What to work on: Return every line below exactly as written.

Data items:
━━━━━━━━━━━━━━━━━━━━━━━━━━━━━━

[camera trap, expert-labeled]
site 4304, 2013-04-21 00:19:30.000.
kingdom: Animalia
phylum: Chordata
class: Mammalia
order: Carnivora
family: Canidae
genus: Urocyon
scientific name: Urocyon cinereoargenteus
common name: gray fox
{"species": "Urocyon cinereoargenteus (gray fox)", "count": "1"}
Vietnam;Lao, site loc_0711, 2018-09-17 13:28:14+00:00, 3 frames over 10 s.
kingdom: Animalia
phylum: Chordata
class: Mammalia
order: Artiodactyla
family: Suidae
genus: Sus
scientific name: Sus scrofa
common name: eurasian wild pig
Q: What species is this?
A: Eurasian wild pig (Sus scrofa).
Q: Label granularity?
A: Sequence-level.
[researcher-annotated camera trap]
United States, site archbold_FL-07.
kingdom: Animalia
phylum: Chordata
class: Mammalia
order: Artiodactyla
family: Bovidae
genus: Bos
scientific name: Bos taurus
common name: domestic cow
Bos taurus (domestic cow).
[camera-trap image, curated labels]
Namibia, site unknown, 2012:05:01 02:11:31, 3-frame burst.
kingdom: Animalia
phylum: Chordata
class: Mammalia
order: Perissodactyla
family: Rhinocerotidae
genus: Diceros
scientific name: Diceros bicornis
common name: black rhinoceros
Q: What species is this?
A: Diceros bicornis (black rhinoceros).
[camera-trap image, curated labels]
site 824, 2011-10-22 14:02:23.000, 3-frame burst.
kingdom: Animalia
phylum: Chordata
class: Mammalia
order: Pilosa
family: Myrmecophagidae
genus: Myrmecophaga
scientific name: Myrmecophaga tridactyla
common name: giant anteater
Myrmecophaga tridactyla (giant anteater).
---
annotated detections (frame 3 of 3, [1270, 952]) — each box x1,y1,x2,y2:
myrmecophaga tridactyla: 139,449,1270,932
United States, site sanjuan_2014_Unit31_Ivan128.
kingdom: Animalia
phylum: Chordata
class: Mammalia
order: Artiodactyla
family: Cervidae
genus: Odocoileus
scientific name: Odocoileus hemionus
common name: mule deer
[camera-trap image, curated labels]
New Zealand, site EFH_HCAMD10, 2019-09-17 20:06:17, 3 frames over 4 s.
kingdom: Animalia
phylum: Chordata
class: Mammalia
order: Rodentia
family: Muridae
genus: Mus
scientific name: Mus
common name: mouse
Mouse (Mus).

━━━━━━━━━━━━━━━━━━━━━━━━━━━━━━

Result below:
[camera trap, expert-labeled]
site 4304, 2013-04-21 00:19:30.000.
kingdom: Animalia
phylum: Chordata
class: Mammalia
order: Carnivora
family: Canidae
genus: Urocyon
scientific name: Urocyon cinereoargenteus
common name: gray fox
{"species": "Urocyon cinereoargenteus (gray fox)", "count": "1"}
Vietnam;Lao, site loc_0711, 2018-09-17 13:28:14+00:00, 3 frames over 10 s.
kingdom: Animalia
phylum: Chordata
class: Mammalia
order: Artiodactyla
family: Suidae
genus: Sus
scientific name: Sus scrofa
common name: eurasian wild pig
Q: What species is this?
A: Eurasian wild pig (Sus scrofa).
Q: Label granularity?
A: Sequence-level.
[researcher-annotated camera trap]
United States, site archbold_FL-07.
kingdom: Animalia
phylum: Chordata
class: Mammalia
order: Artiodactyla
family: Bovidae
genus: Bos
scientific name: Bos taurus
common name: domestic cow
Bos taurus (domestic cow).
[camera-trap image, curated labels]
Namibia, site unknown, 2012:05:01 02:11:31, 3-frame burst.
kingdom: Animalia
phylum: Chordata
class: Mammalia
order: Perissodactyla
family: Rhinocerotidae
genus: Diceros
scientific name: Diceros bicornis
common name: black rhinoceros
Q: What species is this?
A: Diceros bicornis (black rhinoceros).
[camera-trap image, curated labels]
site 824, 2011-10-22 14:02:23.000, 3-frame burst.
kingdom: Animalia
phylum: Chordata
class: Mammalia
order: Pilosa
family: Myrmecophagidae
genus: Myrmecophaga
scientific name: Myrmecophaga tridactyla
common name: giant anteater
Myrmecophaga tridactyla (giant anteater).
---
annotated detections (frame 3 of 3, [1270, 952]) — each box x1,y1,x2,y2:
myrmecophaga tridactyla: 139,449,1270,932
United States, site sanjuan_2014_Unit31_Ivan128.
kingdom: Animalia
phylum: Chordata
class: Mammalia
order: Artiodactyla
family: Cervidae
genus: Odocoileus
scientific name: Odocoileus hemionus
common name: mule deer
[camera-trap image, curated labels]
New Zealand, site EFH_HCAMD10, 2019-09-17 20:06:17, 3 frames over 4 s.
kingdom: Animalia
phylum: Chordata
class: Mammalia
order: Rodentia
family: Muridae
genus: Mus
scientific name: Mus
common name: mouse
Mouse (Mus).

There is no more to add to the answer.